Скоро, скоро наступит мой час!.. А пока я укрылся за одеялом… Жду… Тихо тикают часы и мое жаждущее сердце… Я знаю, это случится в середине ночи…
Наконец начинается. Я осторожно всматриваюсь и поглаживаю подушечку… Верочка, как деревянный, больной шизофренией призрак, медленно приподнимается с постели… Это немного страшно. Ночью в нашей комнате чуть светло от непонятных лучей с улицы…
«В состоянии», – шепчу я… Один раз я ошибся: оказалось, она просто встала попить воды; это был тяжелый срыв… Но теперь все в порядке… Я знаю это по вытянутым, спокойным рукам. Бедная девочка, она страдает лунатизмом и, кажется, не подозревает об этом… Я умиленно так, пролив одинокую, чуть лицемерную слезинку, вскакиваю с кровати…
Вера медленно, как слепая, бродит по нашей пустой, с приютившимися по углам стульями комнате… Я включаю, но тихо – таинственную музыку: Моцарта… Забиваюсь в угол и смотрю на нее. Ее лицо – измененное, синее, о это уже не Вера, кто-то другой, больной и вставший из могилы, ходит по нашей комнате… Моя ночная возлюбленная… Я включаю танцевальную музыку… Что-то средневековое… И, надев свой лучший костюм, не прикасаясь к Вере, чтобы не разбудить, начинаю танцевать около нее… Иногда ее раскрытые, напоенные каким-то вторым, странным существом глаза смотрят на меня… Но она видит, наверное, скомканные просторы других миров… Мое сердце тает от нежности.
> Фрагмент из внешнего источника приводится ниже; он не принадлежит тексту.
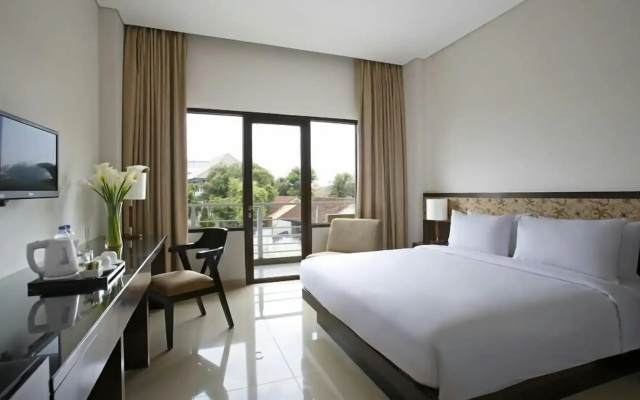 Hotel Surya Yudha Purwokerto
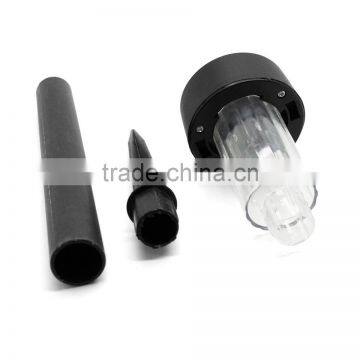 G0027 Solar Lamps Solar Powered LED Chromatic Outdoor Lamp photo-6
Я становлюсь удивительно ловок и гибок в танце, как изгибающийся под ветром цветок…
Почему она не говорит со мной?! Хотя бы шепот, хотя бы смутный язык подсознания…
Я страдаю от того, что не могу поцеловать ее… Ее, а не Веру… потому что Веры – нет… Всего одно прикосновение – и опять, точно из гроба своей оболочки, восстанет живая Вера… О как не хочу я этого!.. Но неприкасаемость только распаляет воображение… Почему она так тихо, бесшумно ступает?! Потому что сейчас – во втором своем существе – она знает, как ужасен мир и как тихо, тихо надо ступать по нему… Чтобы никто не услышал… Даже Бог… Тсс!
О, что, что сделать для нее великое?!..Хочу, хочу дать ей все… Но что – наряды, автомобили, бессмертие?! Я не могу подарить ей даже конфетку… Даже конфетку… Лучше я съем за нее сам… И почувствую токи в своем животе.
Вот она медленно уходит в свою постель…Я вижу ее нездешнюю, синюю улыбку: «До свидания», – хочет она сказать… Тсс! Все кончено. Я выключаю музыку. В стуке сердца ложусь к себе…
Вдруг Вера зовет меня… Проснулась… Просит пить…
Лежит вся мокренькая, в поту, и ничего не знает и не помнит… Я нарочно никому не говорю об этом… И не вожу лечиться к врачам… Пусть… Так лучше… Мне… И нежности…
– Ты ведь любишь меня, правда, – чуть слышно спрашивает Вера, отпив глоток бледными, как вода, губами.
– Да, люблю, – повторяю я и ухожу в темноту, в свою постель…
А ведь суровая штука эта нежность, господа!